Inside, the clinic smelled like fur and shampoo and the stale-fries odor of pet food. The walls were eighties wood paneling, covered in bright canvas paintings of French bulldogs and Siamese cats. In an aquarium along the back wall, clown fish flitted in and out of half-open treasure chests. Invisible dogs barked, a disorienting, distant cacophony.

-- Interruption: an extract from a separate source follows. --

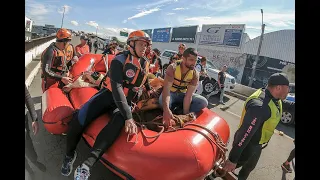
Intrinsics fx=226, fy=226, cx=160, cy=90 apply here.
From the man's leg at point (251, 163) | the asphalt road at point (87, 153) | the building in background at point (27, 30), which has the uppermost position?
the building in background at point (27, 30)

“We board pets here, too,” explained the girl behind the semicircular front desk. Her blond hair, woven into a loose side braid, glowed beneath the fluorescent lights. She’d introduced herself as Maggie.

“How do you like working for Dr. Rivera?” I asked, taking a seat. “What’s he like?”

“Oh, he’s great!” Maggie blushed. I looked at her more closely. She clearly had a crush on Mateo. At least a crush, depending on whether Mateo was the type of man who could resist a woman twenty years his junior. In photos, he didn’t wear a wedding ring. “He’s so good with the animals,” Maggie continued. “Even the real scaredy-cats that shiver and shed all over the place end up loving him. Honestly, that’s become one of my mottos in life: If my dog doesn’t like you, don’t let the door hit you on the way out, you know?”

Before I could respond, a back door opened, and Mateo Rivera emerged. He was dressed in blue scrubs and held the door for a couple in their fifties. The man wore dusty jeans and steel-toed work boots, and the woman clutched her brown leather handbag to her chest. The man cradled a towel-wrapped form in his arms. One black paw hung out, and the woman tried to tuck it back in, crying.

Mateo touched the covered form. “He was lucky to have you two.”

The husband nodded gruffly and shook Mateo’s hand before pushing through the front doors. The woman wiped her nose, fumbling with her purse as she approached Maggie at the counter.

“No, no.” Mateo touched her shoulder. “Váyase a casa.”

A fresh film of tears glassed the woman’s eyes. “?Está seguro?”

Mateo nodded, his expression gentle. “Claro que sí.”